» **Task to complete**
Extract precisely the lines that run from the line containing "How far from the camera's viewpoint" to the end of the records below, with both ends included and pictures omitted.

[Collected data]
===============

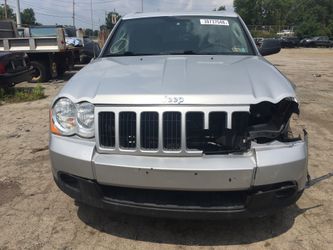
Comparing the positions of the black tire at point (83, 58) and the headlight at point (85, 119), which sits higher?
the headlight at point (85, 119)

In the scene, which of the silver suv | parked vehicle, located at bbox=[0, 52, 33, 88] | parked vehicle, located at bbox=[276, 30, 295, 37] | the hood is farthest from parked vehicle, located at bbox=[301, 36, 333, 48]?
the silver suv

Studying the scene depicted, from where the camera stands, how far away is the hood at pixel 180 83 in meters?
2.85

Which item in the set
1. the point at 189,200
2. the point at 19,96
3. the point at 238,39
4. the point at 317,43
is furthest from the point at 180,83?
the point at 317,43

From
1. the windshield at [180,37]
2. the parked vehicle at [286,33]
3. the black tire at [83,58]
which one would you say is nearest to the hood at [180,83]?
the windshield at [180,37]

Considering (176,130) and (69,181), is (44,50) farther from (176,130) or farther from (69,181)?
(176,130)

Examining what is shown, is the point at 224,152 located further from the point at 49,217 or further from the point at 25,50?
the point at 25,50

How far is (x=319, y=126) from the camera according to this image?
6812 mm

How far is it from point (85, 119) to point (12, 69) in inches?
293

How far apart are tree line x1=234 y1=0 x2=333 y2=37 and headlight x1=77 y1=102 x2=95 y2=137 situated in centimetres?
6797

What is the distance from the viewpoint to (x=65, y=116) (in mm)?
3148

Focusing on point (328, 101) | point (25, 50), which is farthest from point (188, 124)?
point (25, 50)

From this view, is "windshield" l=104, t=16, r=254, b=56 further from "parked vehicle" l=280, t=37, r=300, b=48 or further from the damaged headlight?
"parked vehicle" l=280, t=37, r=300, b=48

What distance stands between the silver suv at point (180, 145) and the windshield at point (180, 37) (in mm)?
1171

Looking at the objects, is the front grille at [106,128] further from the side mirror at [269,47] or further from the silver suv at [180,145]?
the side mirror at [269,47]
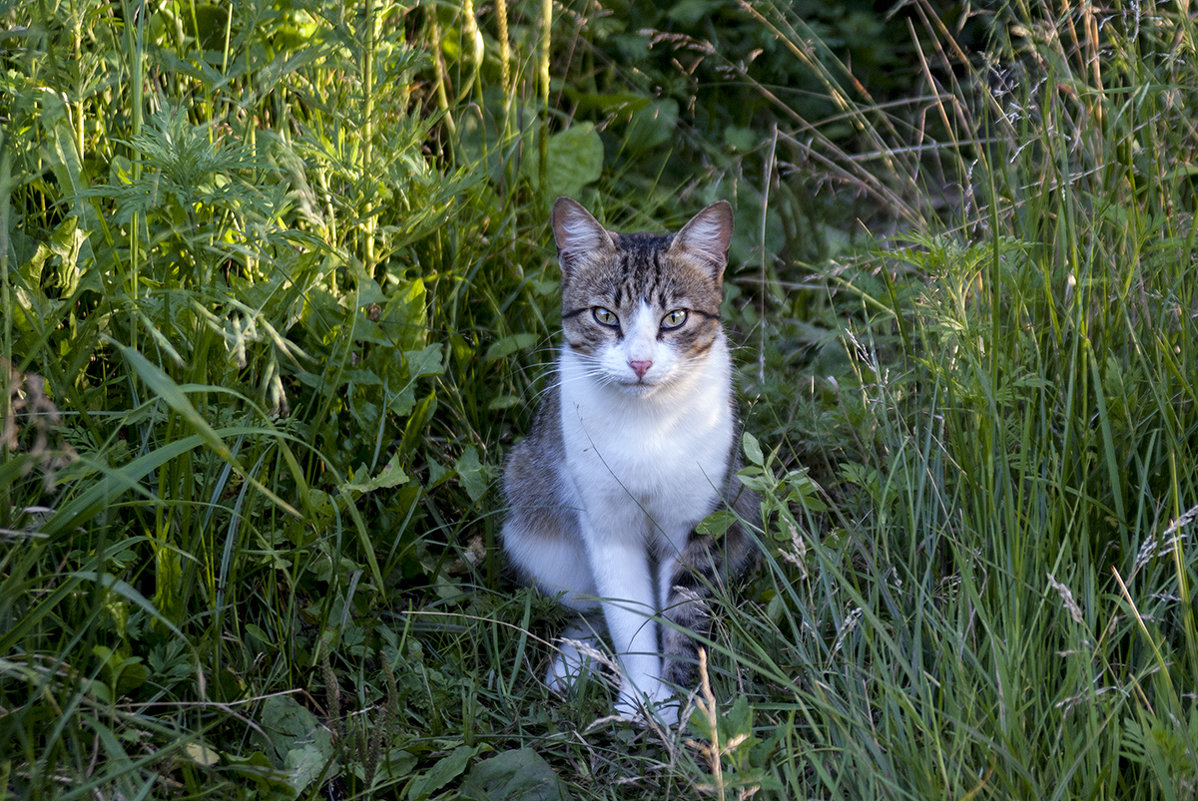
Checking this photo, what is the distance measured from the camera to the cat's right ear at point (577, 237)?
3.08 metres

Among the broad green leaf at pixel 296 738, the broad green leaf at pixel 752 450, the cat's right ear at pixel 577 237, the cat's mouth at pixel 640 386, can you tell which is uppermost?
the cat's right ear at pixel 577 237

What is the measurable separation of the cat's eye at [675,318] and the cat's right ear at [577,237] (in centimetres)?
28

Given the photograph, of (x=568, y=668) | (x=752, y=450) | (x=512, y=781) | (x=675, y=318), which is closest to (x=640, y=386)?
(x=675, y=318)

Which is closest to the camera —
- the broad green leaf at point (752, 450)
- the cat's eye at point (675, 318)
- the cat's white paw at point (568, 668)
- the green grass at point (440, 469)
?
the green grass at point (440, 469)

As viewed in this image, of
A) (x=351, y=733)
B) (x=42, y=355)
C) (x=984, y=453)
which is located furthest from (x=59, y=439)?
(x=984, y=453)

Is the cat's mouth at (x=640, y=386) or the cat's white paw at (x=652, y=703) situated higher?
the cat's mouth at (x=640, y=386)

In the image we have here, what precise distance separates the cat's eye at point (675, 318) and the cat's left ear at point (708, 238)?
0.20 metres

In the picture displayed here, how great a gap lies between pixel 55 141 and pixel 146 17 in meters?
0.65

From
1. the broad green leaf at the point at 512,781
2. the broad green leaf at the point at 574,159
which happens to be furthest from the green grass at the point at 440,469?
the broad green leaf at the point at 574,159

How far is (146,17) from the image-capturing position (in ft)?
9.91

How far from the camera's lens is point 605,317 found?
299 cm

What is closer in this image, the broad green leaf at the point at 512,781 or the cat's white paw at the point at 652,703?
the broad green leaf at the point at 512,781

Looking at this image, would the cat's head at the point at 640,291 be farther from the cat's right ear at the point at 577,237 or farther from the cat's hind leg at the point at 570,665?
the cat's hind leg at the point at 570,665

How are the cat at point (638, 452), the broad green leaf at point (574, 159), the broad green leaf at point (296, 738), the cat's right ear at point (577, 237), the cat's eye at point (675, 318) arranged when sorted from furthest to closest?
1. the broad green leaf at point (574, 159)
2. the cat's right ear at point (577, 237)
3. the cat's eye at point (675, 318)
4. the cat at point (638, 452)
5. the broad green leaf at point (296, 738)
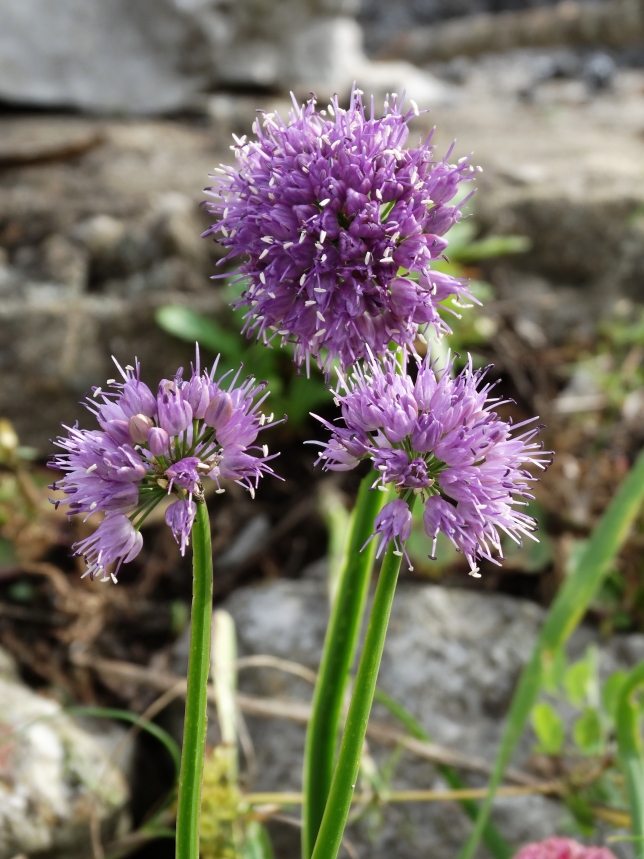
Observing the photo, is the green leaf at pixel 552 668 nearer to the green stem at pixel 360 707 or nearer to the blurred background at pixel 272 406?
the blurred background at pixel 272 406

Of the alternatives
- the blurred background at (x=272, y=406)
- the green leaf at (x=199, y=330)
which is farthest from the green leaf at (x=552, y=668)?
the green leaf at (x=199, y=330)

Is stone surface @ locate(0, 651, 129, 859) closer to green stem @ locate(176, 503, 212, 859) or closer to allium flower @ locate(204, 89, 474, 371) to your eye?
green stem @ locate(176, 503, 212, 859)

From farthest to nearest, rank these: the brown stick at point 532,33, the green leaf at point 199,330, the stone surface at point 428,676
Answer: the brown stick at point 532,33 < the green leaf at point 199,330 < the stone surface at point 428,676

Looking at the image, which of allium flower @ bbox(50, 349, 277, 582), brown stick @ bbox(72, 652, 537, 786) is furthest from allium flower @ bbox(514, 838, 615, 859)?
allium flower @ bbox(50, 349, 277, 582)

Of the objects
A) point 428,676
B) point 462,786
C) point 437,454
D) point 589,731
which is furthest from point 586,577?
point 437,454

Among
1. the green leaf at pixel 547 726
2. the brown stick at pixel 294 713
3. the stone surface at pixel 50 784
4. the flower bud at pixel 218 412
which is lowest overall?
the stone surface at pixel 50 784

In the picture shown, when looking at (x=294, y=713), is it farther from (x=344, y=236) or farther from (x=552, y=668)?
(x=344, y=236)

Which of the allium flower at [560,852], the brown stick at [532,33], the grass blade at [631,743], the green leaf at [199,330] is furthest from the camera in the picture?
the brown stick at [532,33]
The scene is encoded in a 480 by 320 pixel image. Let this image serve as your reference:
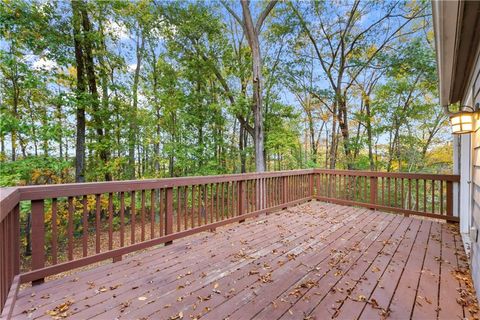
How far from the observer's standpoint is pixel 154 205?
9.85ft

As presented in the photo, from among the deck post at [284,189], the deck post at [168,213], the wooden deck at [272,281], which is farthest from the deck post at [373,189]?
the deck post at [168,213]

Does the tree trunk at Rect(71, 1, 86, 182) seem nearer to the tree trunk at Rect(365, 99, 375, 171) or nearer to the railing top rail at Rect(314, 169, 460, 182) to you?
the railing top rail at Rect(314, 169, 460, 182)

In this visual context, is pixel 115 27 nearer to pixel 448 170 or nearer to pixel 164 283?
pixel 164 283

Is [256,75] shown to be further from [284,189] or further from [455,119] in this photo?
[455,119]

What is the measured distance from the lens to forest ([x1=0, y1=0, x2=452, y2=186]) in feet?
22.8

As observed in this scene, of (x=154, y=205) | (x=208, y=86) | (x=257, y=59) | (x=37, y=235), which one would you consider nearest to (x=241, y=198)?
(x=154, y=205)

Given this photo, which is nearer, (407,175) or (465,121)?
(465,121)

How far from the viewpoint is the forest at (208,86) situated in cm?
694

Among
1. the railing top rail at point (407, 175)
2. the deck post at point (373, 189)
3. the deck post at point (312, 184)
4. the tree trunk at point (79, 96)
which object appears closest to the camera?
the railing top rail at point (407, 175)

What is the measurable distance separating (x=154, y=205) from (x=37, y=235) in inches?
44.6

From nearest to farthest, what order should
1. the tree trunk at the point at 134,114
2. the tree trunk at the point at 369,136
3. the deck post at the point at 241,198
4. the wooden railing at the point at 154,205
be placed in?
the wooden railing at the point at 154,205 < the deck post at the point at 241,198 < the tree trunk at the point at 134,114 < the tree trunk at the point at 369,136

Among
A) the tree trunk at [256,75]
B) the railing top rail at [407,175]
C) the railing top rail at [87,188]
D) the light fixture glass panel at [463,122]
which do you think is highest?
the tree trunk at [256,75]

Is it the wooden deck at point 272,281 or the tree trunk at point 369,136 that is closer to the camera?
the wooden deck at point 272,281

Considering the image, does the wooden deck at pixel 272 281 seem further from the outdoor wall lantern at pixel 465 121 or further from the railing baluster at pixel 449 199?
the outdoor wall lantern at pixel 465 121
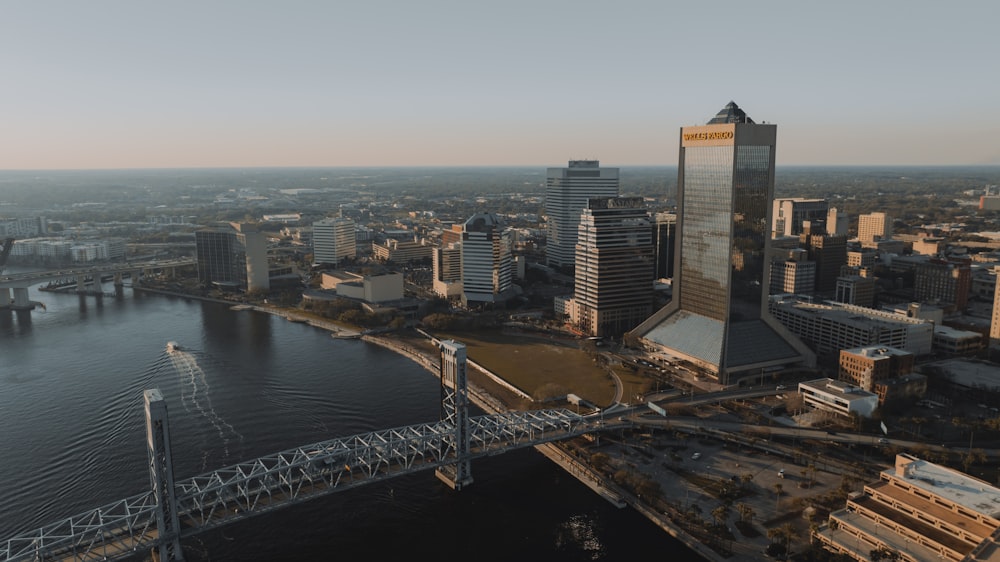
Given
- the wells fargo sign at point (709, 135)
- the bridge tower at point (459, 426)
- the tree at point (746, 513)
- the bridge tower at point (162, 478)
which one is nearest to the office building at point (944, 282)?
the wells fargo sign at point (709, 135)

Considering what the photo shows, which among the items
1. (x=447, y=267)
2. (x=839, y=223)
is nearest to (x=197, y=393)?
(x=447, y=267)

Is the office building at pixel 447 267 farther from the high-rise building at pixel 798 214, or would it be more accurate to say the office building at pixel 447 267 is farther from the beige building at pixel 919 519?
the beige building at pixel 919 519

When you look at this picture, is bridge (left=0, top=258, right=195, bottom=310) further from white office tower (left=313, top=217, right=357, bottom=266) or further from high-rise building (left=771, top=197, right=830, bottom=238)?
high-rise building (left=771, top=197, right=830, bottom=238)

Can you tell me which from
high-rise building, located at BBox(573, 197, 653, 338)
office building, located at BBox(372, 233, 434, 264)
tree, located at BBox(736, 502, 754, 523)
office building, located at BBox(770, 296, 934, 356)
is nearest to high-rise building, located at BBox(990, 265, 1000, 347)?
office building, located at BBox(770, 296, 934, 356)

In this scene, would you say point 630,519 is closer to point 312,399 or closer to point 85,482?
point 312,399

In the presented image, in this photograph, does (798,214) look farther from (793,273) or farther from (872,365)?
(872,365)
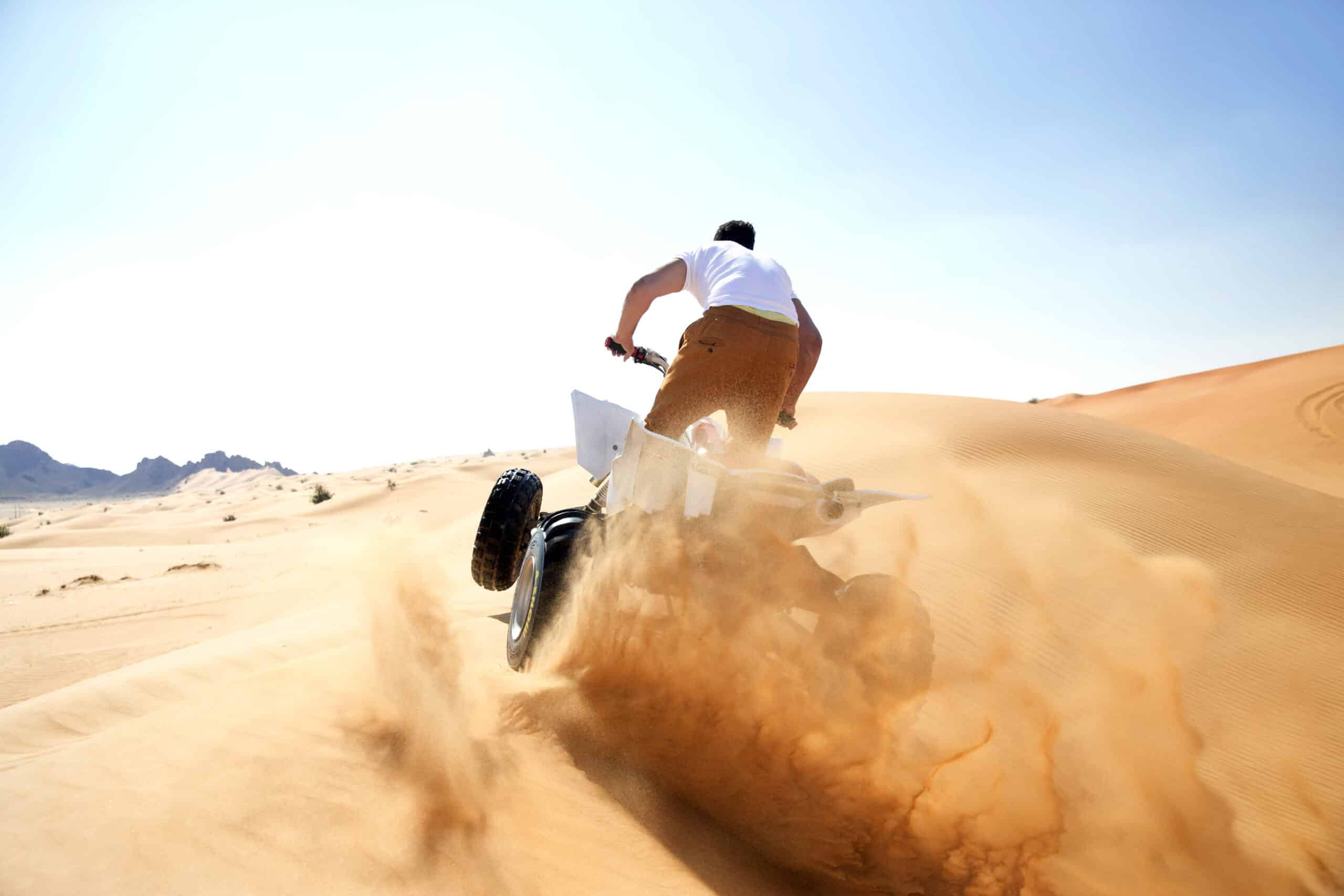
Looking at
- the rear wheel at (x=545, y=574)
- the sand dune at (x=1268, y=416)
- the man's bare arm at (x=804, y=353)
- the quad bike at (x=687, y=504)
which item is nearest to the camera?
the quad bike at (x=687, y=504)

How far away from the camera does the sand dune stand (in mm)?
16656

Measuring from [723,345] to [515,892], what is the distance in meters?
2.16

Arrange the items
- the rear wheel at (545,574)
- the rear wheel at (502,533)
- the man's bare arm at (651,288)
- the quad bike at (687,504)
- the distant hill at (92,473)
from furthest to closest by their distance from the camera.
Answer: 1. the distant hill at (92,473)
2. the rear wheel at (502,533)
3. the man's bare arm at (651,288)
4. the rear wheel at (545,574)
5. the quad bike at (687,504)

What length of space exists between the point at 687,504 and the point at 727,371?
661mm

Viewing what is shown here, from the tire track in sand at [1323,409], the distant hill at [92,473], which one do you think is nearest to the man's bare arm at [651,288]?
the tire track in sand at [1323,409]

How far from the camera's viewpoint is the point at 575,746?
275 cm

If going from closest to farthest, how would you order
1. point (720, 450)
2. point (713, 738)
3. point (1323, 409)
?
point (713, 738) < point (720, 450) < point (1323, 409)

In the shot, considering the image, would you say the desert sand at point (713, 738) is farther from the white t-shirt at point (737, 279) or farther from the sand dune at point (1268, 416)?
the sand dune at point (1268, 416)

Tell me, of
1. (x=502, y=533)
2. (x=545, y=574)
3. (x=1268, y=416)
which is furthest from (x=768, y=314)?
(x=1268, y=416)

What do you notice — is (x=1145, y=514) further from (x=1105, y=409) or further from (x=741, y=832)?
(x=1105, y=409)

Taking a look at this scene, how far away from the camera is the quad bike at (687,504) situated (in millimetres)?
2566

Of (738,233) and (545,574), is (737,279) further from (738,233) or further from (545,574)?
(545,574)

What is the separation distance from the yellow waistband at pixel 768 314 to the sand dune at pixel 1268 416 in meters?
15.9

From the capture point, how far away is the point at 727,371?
2.99 metres
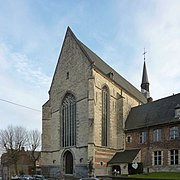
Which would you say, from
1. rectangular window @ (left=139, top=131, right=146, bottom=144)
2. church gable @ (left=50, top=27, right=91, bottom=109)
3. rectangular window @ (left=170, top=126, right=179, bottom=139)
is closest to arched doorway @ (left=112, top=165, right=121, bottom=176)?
rectangular window @ (left=139, top=131, right=146, bottom=144)

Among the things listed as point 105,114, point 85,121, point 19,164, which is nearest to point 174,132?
point 105,114

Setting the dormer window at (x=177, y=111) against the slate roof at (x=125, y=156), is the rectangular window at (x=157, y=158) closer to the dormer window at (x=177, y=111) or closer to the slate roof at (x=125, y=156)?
the slate roof at (x=125, y=156)

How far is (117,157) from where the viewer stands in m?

===============

» **Complete response**
How far from the camera's viewpoint is the point at 575,746?
275 cm

If going from closest to farthest, how would you order
1. point (720, 450)
2. point (713, 738)
3. point (1323, 409)
?
point (713, 738) < point (720, 450) < point (1323, 409)

In the shot, considering the image, would you say the desert sand at point (713, 738) is farther from the white t-shirt at point (737, 279) or farther from the sand dune at point (1268, 416)?
the sand dune at point (1268, 416)

Tell me, of
1. (x=502, y=533)
2. (x=545, y=574)
3. (x=1268, y=416)
which is furthest from (x=768, y=314)?
(x=1268, y=416)

What do you notice — is (x=1145, y=514) further from (x=1105, y=409) or further from (x=741, y=832)?
(x=1105, y=409)

Taking a look at this scene, how far away from the camera is the quad bike at (687,504) situated (in millimetres)?
2566

Of (738,233) and (545,574), is (737,279) further from (738,233) or further from (545,574)?
(545,574)

What is the separation distance from the yellow waistband at pixel 768 314 to the sand dune at pixel 1268 416 in meters?
15.9

From the capture point, how far away is the point at 727,371?
2.99 metres
Which would you say, from
1. rectangular window @ (left=139, top=131, right=146, bottom=144)
2. church gable @ (left=50, top=27, right=91, bottom=109)
3. rectangular window @ (left=170, top=126, right=179, bottom=139)
is closest to arched doorway @ (left=112, top=165, right=121, bottom=176)?
rectangular window @ (left=139, top=131, right=146, bottom=144)

Among the things listed as point 105,114, point 85,121, point 19,164, which is nearest to point 174,132?
point 105,114

Setting the dormer window at (x=177, y=111) against the slate roof at (x=125, y=156), is the rectangular window at (x=157, y=158) closer to the dormer window at (x=177, y=111) or closer to the slate roof at (x=125, y=156)?
the slate roof at (x=125, y=156)

How far is (117,157) from where the viewer stands in m?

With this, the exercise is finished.